The task. Rewrite the lines below, putting "broad tree trunk" wherever "thick tree trunk" appears and keeping everything else the same.

Data items.

■ ■ ■ ■ ■

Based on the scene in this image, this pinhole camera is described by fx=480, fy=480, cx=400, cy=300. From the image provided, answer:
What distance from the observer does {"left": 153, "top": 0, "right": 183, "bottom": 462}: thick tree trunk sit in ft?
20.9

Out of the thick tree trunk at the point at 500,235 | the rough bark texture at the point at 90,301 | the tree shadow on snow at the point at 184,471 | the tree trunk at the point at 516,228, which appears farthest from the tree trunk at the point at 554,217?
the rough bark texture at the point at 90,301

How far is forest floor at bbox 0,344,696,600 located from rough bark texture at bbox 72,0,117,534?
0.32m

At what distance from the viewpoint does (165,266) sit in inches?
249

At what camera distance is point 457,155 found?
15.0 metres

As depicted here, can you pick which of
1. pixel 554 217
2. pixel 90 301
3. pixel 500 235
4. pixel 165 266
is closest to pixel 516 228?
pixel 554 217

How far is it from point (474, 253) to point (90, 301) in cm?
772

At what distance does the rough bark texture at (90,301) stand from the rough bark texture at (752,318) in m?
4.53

■ ■ ■ ■ ■

Exercise solution.
Based on the scene in this image, this pinhole camera is described by fx=480, fy=480, cx=400, cy=300. From the image provided, answer:
What distance from the observer does {"left": 153, "top": 0, "right": 183, "bottom": 462}: broad tree trunk sit in ft?
20.9

Out of the broad tree trunk at the point at 500,235 | the rough bark texture at the point at 90,301 | the tree shadow on snow at the point at 184,471 | the tree trunk at the point at 516,228, which appears farthest from the tree trunk at the point at 554,217?
the rough bark texture at the point at 90,301

How far is forest floor at bbox 0,344,696,600 located from rough bark texture at bbox 72,0,117,534?
0.32m

At what distance from the viewpoint does (165,266) sit in inches?
249

At what camera distance is point 457,155 found?
15.0 metres

As depicted here, can you pick which of
1. pixel 554 217
2. pixel 90 301
3. pixel 500 235
4. pixel 165 266
is closest to pixel 516 228?
pixel 554 217

How far is it from point (474, 253) to point (90, 301) in cm?
772

At what distance does the rough bark texture at (90,301) stand from the rough bark texture at (752,318) in m?
4.53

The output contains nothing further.